2. The switch according to claim 1, wherein the preset distance is less than a maximum possible switching stroke of the first electrode for opening the first fixed contact and the first electrode contact.

3. The switch according to claim 2, further comprising a housing in which the second electrode is fixed and which has an opening for movable mounting of the first electrode, the maximum possible switching stroke being defined by a stop on an end face of the switching tube on the housing.

4. The switch according to claim 1, wherein the step is formed by a separate component attached to the shaft of the first electrode.

5. The switch according to claim 1, wherein an outer diameter of the step is dimensioned such that no contact with an inside of the gastight barrier occurs during the axial movement of the first electrode.

6. The switch according to claim 1, wherein a distance between the step and the stop face in a closed state of the first fixed contact and the first electrode contact is dimensioned so as to correspond substantially to a preset nominal opening distance of the first fixed contact and the region of the first electrode bearing the first electrode contact.

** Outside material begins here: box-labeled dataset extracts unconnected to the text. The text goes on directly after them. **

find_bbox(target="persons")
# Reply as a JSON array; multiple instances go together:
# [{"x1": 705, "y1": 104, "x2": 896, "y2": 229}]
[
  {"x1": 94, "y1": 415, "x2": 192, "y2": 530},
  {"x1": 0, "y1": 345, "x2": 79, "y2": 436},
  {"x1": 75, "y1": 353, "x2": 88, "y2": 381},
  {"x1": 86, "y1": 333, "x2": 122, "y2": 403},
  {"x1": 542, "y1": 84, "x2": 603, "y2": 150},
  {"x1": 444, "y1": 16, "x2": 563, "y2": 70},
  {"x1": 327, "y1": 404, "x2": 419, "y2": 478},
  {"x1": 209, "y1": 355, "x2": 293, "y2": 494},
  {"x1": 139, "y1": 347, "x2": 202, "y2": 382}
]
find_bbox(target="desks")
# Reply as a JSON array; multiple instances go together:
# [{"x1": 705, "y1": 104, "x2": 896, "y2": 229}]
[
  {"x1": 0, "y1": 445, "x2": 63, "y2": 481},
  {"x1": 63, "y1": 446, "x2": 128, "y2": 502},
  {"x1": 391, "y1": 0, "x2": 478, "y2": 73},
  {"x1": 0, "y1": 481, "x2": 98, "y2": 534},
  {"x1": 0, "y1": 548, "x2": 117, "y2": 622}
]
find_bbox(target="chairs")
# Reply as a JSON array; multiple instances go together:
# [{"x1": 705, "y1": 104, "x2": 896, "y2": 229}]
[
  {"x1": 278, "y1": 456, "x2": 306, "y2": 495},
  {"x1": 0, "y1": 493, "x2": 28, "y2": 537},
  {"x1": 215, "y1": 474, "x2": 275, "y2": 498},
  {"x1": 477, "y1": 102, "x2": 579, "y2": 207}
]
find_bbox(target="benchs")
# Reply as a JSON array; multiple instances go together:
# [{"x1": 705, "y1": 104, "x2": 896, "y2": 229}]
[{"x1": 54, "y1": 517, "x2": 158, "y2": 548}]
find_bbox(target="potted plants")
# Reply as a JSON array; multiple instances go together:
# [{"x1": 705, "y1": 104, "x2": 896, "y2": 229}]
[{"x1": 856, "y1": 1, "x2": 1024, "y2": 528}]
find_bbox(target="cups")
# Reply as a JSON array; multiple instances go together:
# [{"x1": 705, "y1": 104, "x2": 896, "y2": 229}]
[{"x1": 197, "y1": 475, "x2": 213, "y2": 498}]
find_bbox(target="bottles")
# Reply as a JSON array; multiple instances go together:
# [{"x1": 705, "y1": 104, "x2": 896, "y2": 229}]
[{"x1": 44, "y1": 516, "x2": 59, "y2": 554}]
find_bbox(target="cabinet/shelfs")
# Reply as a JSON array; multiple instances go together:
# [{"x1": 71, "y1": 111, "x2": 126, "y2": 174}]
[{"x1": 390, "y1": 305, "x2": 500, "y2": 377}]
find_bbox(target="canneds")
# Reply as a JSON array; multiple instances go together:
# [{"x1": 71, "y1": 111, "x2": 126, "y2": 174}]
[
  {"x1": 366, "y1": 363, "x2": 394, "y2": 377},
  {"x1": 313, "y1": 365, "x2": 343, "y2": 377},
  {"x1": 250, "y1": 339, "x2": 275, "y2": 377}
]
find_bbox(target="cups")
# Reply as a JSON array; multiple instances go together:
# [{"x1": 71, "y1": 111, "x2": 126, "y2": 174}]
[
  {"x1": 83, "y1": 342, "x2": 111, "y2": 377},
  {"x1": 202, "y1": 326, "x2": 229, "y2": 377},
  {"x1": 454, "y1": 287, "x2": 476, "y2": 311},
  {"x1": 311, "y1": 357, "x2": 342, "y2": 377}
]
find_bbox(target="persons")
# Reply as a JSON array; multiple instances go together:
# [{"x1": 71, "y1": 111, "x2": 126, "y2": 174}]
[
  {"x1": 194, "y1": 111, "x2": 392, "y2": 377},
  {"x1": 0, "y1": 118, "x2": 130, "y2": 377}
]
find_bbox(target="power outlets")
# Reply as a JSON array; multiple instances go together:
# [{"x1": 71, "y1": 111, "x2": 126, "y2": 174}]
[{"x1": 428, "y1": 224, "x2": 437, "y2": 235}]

7. A double-contact switch, comprising:

a first and second tubular vacuum switching chamber comprising partial switching chambers of a switching tube;

a stationary electrode fixed in the switching tube and arranged between the first and second vacuum switching chambers, the stationary electrode having a first fixed contact projecting into the first vacuum switching chamber and a second fixed contact projecting into the second vacuum switching chamber;

a first electrode arranged in the first vacuum switching chamber and movable in the first vacuum switching chamber in an axial direction thereof, the first electrode having a region which bears a first electrode contact and is closed off in a gastight manner relative to an exterior of the first vacuum switching chamber; and

a second electrode arranged in the second vacuum switching chamber and movable in the second vacuum switching chamber in an axial direction thereof, the second electrode having a region which bears a second electrode contact and is closed off in a gastight manner relative to an exterior of the second vacuum switching chamber,

wherein the first electrode is movable with respect to the switching tube,

wherein stop means are provided such that axial motion of the first electrode in the first vacuum switching chamber is limited to a predetermined distance relative to the switching tube, and if the stop means hit one another, a mechanical impulse acting on the switching tube is produced in a direction of the axial motion to break apart any possibly existing welds of the second fixed contact and the second electrode contact, and

wherein the stop means comprise a shield of a gastight barrier of the first vacuum switching chamber and a stop face for the shield, the stop face being formed by an inside of a cover of the switching tube.